Solvents for Oil Paint

Oil Paint on a Palette mixed with Liquin

As an oil-based paint, it will not mix with water and so needs certain solvents to thin the paint and clean brushes. Distilled Turpentine, derived from pine resin is what should be used to thin your paint. It should not be confused with the cheaper, petroleum-based Turpentine substitute which will not bond properly with the paint and will lessen the life of your artwork.

Turpentine is really the only solvent needed when starting out with oil. White Spirit is a good brush cleaner although I find that it leaves brushes ‘sticky’ when used regularly. Many artists also use it as a thinner for their paint because it does not have such a strong odour as Turpentine but, because it evaporates away from the paint, it does not form a bond with the paint which may leave it unstable over a period of time.

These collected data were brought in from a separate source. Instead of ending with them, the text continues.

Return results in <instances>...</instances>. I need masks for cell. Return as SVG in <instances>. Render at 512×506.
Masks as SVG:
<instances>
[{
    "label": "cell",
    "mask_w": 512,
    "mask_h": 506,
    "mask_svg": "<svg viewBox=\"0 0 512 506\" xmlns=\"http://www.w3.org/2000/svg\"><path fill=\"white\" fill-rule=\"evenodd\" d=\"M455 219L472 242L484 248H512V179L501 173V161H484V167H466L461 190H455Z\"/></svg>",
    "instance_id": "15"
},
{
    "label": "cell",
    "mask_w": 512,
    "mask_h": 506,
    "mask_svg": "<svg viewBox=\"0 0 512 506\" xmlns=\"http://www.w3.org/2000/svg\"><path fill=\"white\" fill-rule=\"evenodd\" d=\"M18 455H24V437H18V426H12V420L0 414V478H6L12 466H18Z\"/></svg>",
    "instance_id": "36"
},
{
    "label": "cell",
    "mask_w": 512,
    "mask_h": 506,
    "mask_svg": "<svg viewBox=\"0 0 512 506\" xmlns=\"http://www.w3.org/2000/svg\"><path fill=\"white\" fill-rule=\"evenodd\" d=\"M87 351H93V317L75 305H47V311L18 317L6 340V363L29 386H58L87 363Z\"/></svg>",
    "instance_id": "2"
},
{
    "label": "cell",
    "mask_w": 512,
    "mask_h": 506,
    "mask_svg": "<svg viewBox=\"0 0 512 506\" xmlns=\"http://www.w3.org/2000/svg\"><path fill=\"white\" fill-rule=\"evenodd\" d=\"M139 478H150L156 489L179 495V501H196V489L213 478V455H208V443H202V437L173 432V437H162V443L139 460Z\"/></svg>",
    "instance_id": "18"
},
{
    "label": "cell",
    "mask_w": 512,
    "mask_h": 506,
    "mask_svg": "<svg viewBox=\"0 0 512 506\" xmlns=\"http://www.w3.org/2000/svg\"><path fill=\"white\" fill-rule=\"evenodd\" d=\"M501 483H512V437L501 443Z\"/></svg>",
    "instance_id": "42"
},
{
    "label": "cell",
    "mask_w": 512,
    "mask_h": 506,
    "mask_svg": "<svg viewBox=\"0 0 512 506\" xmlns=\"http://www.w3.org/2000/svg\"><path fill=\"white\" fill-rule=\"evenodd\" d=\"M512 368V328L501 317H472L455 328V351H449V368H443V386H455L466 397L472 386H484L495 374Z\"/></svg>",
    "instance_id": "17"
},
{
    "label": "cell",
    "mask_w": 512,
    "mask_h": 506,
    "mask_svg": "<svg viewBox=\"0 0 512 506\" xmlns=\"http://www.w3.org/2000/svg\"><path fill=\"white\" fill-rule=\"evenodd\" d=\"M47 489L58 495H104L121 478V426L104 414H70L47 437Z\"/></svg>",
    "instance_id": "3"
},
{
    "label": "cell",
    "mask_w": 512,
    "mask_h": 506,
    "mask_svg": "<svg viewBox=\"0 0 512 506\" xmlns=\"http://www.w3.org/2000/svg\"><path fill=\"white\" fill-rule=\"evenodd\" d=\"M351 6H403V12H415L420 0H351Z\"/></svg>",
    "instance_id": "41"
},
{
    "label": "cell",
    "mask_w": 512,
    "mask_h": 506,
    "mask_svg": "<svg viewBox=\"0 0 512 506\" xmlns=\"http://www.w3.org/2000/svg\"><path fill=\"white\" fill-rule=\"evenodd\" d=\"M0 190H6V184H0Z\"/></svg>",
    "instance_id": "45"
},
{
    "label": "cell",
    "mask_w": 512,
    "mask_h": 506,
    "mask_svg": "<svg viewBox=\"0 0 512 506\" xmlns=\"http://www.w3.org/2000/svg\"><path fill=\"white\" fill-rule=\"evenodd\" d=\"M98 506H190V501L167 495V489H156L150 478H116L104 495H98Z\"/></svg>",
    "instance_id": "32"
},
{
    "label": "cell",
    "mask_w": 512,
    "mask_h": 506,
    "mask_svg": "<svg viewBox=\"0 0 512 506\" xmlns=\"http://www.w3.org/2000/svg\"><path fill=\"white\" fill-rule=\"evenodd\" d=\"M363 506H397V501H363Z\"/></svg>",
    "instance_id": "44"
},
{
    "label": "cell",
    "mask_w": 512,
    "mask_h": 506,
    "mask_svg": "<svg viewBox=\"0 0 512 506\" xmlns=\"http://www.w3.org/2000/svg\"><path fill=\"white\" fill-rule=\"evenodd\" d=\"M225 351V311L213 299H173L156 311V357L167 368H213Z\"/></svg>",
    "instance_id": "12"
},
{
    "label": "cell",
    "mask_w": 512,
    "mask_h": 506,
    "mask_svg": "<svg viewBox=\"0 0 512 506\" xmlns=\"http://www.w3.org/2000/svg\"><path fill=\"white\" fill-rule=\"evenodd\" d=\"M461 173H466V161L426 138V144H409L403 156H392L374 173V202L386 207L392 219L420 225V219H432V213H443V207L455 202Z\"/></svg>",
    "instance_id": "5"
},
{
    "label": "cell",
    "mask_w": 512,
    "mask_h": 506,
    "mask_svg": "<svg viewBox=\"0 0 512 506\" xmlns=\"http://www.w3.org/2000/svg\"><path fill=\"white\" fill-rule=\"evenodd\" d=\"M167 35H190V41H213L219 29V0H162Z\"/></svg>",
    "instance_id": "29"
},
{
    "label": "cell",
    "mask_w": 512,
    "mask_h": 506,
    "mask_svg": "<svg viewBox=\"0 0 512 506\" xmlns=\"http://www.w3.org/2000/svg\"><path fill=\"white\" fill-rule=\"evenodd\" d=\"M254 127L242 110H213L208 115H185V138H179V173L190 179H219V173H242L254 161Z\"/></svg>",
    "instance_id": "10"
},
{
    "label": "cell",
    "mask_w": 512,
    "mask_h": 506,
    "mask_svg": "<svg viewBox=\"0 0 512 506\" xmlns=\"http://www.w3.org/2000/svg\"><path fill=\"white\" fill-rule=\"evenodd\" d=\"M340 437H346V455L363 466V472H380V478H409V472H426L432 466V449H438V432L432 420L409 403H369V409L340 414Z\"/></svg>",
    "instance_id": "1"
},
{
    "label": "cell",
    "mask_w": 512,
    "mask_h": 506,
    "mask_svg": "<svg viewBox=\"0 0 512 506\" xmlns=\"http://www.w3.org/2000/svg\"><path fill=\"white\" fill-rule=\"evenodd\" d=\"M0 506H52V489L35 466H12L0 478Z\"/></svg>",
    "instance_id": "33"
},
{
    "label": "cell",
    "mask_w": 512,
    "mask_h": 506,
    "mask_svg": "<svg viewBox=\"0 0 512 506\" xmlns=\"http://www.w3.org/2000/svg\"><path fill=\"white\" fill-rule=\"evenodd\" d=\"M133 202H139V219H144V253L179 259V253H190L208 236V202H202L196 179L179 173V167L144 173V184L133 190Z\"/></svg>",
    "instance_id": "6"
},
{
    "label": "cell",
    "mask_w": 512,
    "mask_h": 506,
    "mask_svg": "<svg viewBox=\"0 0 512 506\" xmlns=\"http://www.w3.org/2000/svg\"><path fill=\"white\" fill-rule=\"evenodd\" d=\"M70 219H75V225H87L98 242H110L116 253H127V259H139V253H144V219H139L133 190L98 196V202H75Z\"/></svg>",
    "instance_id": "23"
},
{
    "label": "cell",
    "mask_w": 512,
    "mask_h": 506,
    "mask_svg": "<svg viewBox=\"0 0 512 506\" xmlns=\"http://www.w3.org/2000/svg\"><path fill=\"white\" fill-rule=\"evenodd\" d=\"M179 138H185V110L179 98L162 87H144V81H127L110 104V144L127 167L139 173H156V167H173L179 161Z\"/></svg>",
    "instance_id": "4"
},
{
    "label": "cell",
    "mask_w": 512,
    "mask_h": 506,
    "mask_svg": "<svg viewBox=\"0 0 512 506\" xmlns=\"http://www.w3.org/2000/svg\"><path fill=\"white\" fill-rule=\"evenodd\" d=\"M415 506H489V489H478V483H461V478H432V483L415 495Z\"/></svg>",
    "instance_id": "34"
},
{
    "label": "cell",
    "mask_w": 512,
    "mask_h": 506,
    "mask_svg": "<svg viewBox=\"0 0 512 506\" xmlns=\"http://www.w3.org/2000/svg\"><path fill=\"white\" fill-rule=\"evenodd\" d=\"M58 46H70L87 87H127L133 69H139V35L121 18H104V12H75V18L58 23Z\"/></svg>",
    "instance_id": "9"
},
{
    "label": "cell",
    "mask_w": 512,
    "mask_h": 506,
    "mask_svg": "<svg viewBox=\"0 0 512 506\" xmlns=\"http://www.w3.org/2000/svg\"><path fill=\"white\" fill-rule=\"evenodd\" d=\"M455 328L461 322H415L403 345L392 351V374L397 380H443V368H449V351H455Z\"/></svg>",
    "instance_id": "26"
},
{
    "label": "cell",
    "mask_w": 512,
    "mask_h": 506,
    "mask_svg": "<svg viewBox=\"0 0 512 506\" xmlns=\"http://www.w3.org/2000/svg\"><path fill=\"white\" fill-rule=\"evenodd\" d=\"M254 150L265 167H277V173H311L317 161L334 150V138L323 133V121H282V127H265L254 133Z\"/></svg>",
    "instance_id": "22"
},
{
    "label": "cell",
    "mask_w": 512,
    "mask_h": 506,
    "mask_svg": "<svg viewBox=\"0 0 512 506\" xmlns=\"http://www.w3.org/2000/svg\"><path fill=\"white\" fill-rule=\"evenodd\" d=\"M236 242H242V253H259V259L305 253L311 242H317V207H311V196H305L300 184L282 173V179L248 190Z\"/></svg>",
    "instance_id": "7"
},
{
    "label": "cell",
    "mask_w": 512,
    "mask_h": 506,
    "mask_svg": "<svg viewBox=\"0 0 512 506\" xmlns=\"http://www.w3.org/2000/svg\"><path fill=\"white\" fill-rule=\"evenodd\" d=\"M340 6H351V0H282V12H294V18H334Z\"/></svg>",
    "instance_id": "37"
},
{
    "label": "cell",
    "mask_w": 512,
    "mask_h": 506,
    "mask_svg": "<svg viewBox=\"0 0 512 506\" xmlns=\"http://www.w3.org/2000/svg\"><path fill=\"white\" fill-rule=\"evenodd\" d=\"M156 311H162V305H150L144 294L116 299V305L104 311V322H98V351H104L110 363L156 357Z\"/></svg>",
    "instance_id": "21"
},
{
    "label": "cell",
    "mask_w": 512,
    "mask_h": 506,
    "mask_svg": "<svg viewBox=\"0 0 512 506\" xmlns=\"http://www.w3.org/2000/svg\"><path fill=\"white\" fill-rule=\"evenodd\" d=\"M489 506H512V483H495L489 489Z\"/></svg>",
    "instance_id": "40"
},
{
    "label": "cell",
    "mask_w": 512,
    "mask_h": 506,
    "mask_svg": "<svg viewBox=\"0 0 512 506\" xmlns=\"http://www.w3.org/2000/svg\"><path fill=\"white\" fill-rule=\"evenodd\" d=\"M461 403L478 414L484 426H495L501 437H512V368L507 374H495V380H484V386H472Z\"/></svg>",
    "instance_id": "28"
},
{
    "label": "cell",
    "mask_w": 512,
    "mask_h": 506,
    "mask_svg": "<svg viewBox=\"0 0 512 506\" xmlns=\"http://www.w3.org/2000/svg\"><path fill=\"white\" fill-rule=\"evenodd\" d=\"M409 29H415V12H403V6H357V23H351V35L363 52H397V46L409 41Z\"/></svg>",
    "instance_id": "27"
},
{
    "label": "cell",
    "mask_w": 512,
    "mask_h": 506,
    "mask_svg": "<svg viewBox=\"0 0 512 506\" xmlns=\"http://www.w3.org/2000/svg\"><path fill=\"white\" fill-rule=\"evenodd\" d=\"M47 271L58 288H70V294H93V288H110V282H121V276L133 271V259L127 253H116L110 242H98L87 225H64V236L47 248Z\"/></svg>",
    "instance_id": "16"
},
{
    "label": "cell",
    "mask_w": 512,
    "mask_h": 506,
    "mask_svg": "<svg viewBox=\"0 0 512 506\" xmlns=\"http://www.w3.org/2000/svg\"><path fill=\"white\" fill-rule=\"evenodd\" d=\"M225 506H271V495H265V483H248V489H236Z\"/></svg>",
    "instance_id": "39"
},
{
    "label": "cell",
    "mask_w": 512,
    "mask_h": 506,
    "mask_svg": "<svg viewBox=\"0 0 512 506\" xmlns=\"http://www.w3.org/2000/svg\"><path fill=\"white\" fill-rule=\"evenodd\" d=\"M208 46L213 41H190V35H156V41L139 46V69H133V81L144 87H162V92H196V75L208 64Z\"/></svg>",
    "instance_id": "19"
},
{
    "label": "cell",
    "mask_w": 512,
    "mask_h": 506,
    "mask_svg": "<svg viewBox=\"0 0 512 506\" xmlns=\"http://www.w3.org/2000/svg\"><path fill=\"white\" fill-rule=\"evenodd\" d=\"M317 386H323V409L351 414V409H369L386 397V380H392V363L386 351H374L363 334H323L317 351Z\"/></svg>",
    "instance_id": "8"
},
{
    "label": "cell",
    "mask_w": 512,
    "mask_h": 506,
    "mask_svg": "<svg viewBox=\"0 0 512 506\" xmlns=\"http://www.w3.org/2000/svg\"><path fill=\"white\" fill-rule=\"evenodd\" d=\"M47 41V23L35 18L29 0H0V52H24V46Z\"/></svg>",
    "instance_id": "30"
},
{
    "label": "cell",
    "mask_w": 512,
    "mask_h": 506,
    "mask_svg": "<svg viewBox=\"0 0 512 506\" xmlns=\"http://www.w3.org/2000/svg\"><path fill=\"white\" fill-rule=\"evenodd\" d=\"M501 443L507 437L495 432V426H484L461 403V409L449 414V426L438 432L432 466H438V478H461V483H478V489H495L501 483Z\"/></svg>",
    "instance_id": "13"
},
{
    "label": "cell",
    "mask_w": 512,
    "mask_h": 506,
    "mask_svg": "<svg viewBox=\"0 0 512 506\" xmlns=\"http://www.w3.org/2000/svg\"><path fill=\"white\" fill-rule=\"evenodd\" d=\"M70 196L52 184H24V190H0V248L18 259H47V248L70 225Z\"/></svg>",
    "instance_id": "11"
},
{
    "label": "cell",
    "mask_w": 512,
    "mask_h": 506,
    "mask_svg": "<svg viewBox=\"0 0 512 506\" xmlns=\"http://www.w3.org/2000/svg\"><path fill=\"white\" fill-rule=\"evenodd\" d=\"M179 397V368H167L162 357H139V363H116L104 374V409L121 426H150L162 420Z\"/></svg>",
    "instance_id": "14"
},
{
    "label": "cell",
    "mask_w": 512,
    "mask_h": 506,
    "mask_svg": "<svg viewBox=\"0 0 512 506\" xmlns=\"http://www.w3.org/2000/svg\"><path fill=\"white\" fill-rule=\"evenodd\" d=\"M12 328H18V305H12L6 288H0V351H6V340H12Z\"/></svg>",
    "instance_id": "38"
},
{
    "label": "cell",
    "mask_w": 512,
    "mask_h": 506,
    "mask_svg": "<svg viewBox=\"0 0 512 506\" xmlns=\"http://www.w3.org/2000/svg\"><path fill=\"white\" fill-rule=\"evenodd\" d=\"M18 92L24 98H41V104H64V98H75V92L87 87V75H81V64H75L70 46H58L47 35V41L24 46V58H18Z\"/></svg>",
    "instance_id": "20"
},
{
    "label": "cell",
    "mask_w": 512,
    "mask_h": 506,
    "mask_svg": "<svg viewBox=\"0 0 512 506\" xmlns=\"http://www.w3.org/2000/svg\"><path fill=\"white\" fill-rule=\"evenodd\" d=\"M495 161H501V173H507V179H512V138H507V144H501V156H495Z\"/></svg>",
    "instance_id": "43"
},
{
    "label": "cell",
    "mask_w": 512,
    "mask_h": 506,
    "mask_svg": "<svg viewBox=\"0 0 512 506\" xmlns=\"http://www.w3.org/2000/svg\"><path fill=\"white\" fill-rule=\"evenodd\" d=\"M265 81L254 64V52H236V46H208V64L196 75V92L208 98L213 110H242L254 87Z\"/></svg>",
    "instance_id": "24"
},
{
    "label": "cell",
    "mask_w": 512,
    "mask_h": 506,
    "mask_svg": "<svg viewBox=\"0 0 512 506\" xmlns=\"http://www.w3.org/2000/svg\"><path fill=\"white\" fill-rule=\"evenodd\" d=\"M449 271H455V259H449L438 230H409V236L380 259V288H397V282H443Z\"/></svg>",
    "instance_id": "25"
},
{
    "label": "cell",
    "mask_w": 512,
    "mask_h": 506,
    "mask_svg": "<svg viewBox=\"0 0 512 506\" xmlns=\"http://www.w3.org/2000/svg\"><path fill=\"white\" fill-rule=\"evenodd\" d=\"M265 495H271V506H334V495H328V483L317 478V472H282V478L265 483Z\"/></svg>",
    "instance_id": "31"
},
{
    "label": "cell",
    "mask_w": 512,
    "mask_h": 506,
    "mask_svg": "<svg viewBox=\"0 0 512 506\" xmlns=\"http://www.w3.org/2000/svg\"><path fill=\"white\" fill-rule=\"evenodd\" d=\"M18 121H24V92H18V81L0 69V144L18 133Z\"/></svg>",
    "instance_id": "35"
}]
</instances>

For glazing, Linseed Oil, Cold-Pressed Linseed Oil and Stand Oil will increase the flow and translucency of the colour and extend the drying time whereas Poppy Oil will increase the flow, gloss and transparency whilst speeding up the drying time. Many manufacturers also make their own versions of Glazing Mediums and Artists’ Painting Mediums which are varying combinations of oils, turpentine, cobalt driers and resins. Each will have subtly different effects on the oil so the artist needs to experiment to see which suits their own style and techniques best. One of the best for dramatically speeding up the drying times is Winsor and Newton’s Liquin.